• Records for this exercise:
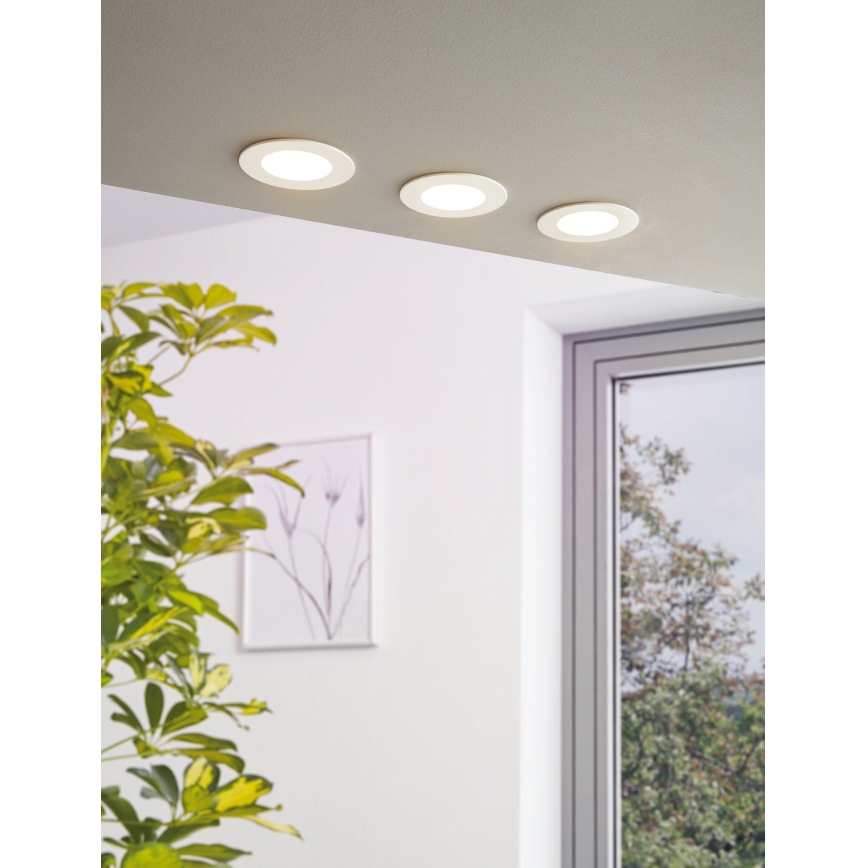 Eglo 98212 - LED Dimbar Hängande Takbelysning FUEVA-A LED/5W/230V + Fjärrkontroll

==

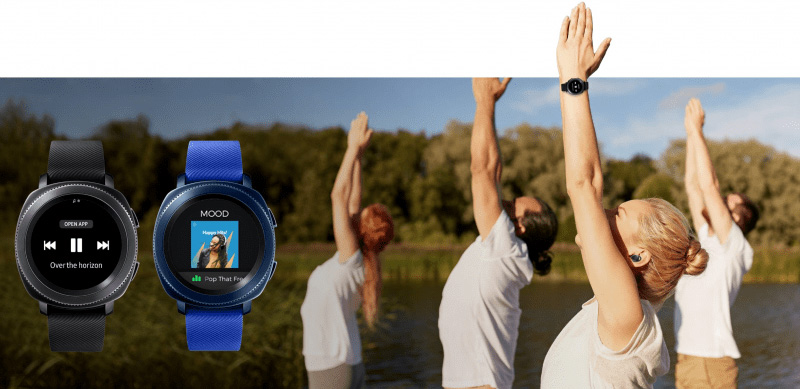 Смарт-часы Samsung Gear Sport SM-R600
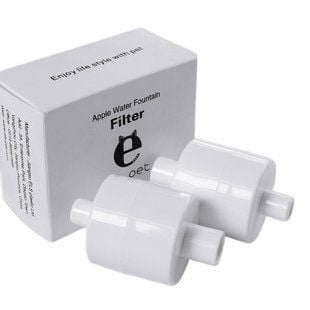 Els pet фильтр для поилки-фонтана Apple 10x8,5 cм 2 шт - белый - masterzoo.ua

==

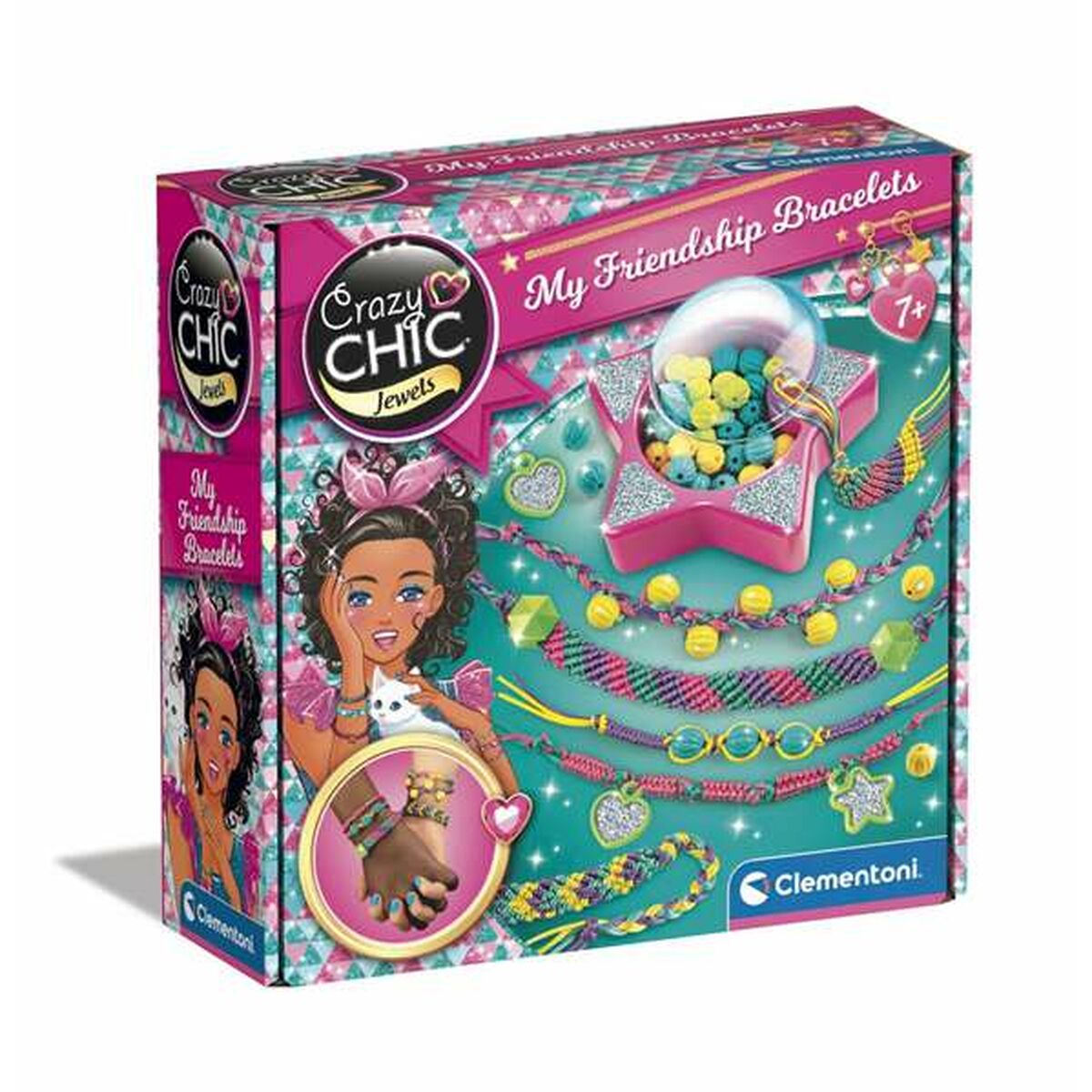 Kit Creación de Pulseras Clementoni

• What the exercise asks:
In the listing above, find the line containing "Смарт-часы Samsung Gear Sport SM-R600" and the line containing "Els pet фильтр"; print those lines and every line between them exactly, leaving out pictures.

• Answer area:
 Смарт-часы Samsung Gear Sport SM-R600
 Els pet фильтр для поилки-фонтана Apple 10x8,5 cм 2 шт - белый - masterzoo.ua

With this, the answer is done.